**Source passage:**
Efficiency should be the goal for every project manager and their team, but the reasons behind its importance aren’t always clear. If you are in a team or manage one, the benefits are clear: you either save resources and lower costs for performing tasks, or you manage to do more with a limited budget. In the best-case scenario, you can manage to do both.

What’s often harder to see, however, are the ways in which corporate culture can slip from a place of innovation and collaboration to inefficient, isolated, and often counter-productive practices. These practices can be detrimental to both the bottom line and staff morale, and if left unattended, they can stack up.

Every business will need to take stock of the symptoms behind an inefficient culture and ask itself one important question: are you too comfortable to change? Let’s look at two of the biggest symptoms of an inefficient culture.

1. Late projects

One of the biggest red flags of an inefficient culture is late projects. When ego is involved, it might be tempting to see late projects as purely insubordination and laziness. While these can be reasons behind missed deadlines, there are other factors that would benefit you to consider.

**Data:**

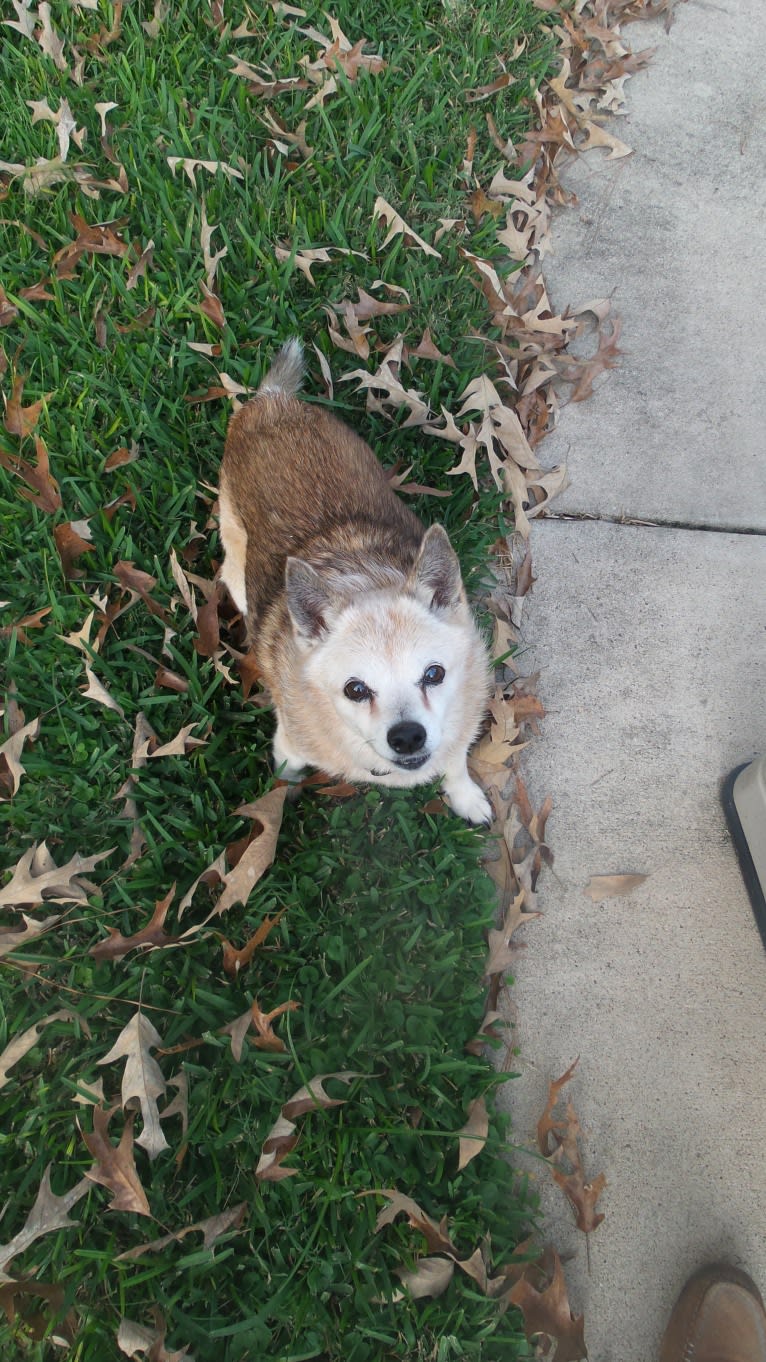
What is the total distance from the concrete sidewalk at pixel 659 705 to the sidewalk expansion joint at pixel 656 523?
15mm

**Using the information:**
a - In the passage on inefficient work culture, what is named as one of the biggest red flags of an inefficient culture?
b - Please continue the passage on inefficient work culture from the end of its last sentence.

**Answers for the exercise:**
a - Late projects.

b -
Larger projects often have multiple phases, each with its own set of steps, checks, and collaborations. At any point in the process of completing these tasks, there can be bottlenecking that grinds things down to a halt. Poor communication within a department, slow responses, and a general lack of support from management are all forms of bottlenecking.

The trouble is that they’re not always visible and often rely on employees raising these issues, which can put them in the uncomfortable position of being viewed as disruptive and excusatory. To effectively combat this, businesses should create environments where staff can safely point to bottlenecking issues in the interest of solving them rather than personalising the issue.

Assistance from above goes a long way to mitigating many of the unseen problems behind late projects. It also encourages staff to be proactive in finding a solution and prevents one of the biggest productivity killers — survival mode.

2. A culture of pressure

When employees feel a constant pressure to perform tasks and meet deadlines in less-than-optimal conditions, a threat of burnout begins to form. To ward against this, staff members will often retreat into doing the minimum required to get the job done in an effort to manage energy and stress levels.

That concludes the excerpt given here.